Skip to main content

Running jobs

There are two ways you can run your jobs namely submitting a PBS script and running a job interactively.

Submitting the PBS Script to the Batch Scheduler

In order to run our simple PBS script, we will need to submit it to the batch scheduler using the command “qsub” followed by the name of the script we would like to run.

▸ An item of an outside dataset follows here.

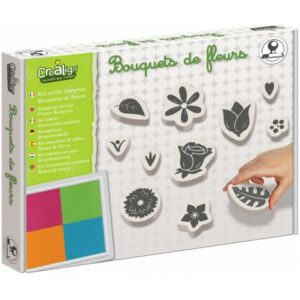 Kit Tampons "Bouquet de Fleurs" contenant 10 tampons en bois et un encreur multicolore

In the following example, we submit our “hello.pbs” script to the batch scheduler using “qsub”. Note that it returns the job identifier when the job is successfully submitted. You can use this job identifier to query the status of your job from your shell. For example: shell> qsub hello.pbs 64811.nano.nano.alliance.unm.edu

shell> qsub hello.pbs

64152.wheeler-sn.alliance.unm.edu

 

Interactive PBS Jobs

Normally a job is submitted for execution on a cluster or supercomputer using the command “qsub script.pbs”. However, at times, such as when debugging, it can be useful to run a job interactively. To run a job in this way type “qsub –I”, and the batch manager will log you into a node where you can directly run your code. For example, here is the output from an interactive session running a “hello world” MPI program on four cores of a single physical node:

rubeldas@wheeler-sn:~$ qsub -I -lnodes=1:ppn=4 -lwalltime=00:05:00

qsub: waiting for job 64143.wheeler-sn.alliance.unm.edu to start

qsub: job 64143.wheeler-sn.alliance.unm.edu ready

Wheeler Portable Batch System Prologue

Job Id: 64143.wheeler-sn.alliance.unm.edu

Username: rubeldas

Job 64143.wheeler-sn.alliance.unm.edu running on nodes:

wheeler287

 

prologue running on host: wheeler287

 

rubeldas@wheeler-sn:~$ module load openmpi/gnu

rubeldas@wheeler-sn:~$ mpiexec -np 4 ./helloworld 2>/dev/null

hello_parallel.f: Number of tasks= 4 My rank= 0 My name=wheeler-sn

hello_parallel.f: Number of tasks= 4 My rank= 1 My name=wheeler-sn

hello_parallel.f: Number of tasks= 4 My rank= 2 My name=wheeler-sn

hello_parallel.f: Number of tasks= 4 My rank= 3 My name=wheeler-sn

 

Three commands were executed here. The first, qsub -I -lnodes=1:ppn=4 -lwalltime=00:05:00, asked the batch manager to provide one node of nano with all 4 of that node’s cores for use. The walltime was specified as 5 minutes, since this was a simple code that would execute quickly. The second command, module load openmpi/gnu, loaded the module used when compiling the “hello world” program; this ensures that the necessary MPI libraries would be available during execution. The third command, mpiexec -np 4 ./helloworld 2>/dev/null, ran the “hello world” program. (The standard error was directed to null to remove a spurious message that appears sometimes on the machine.)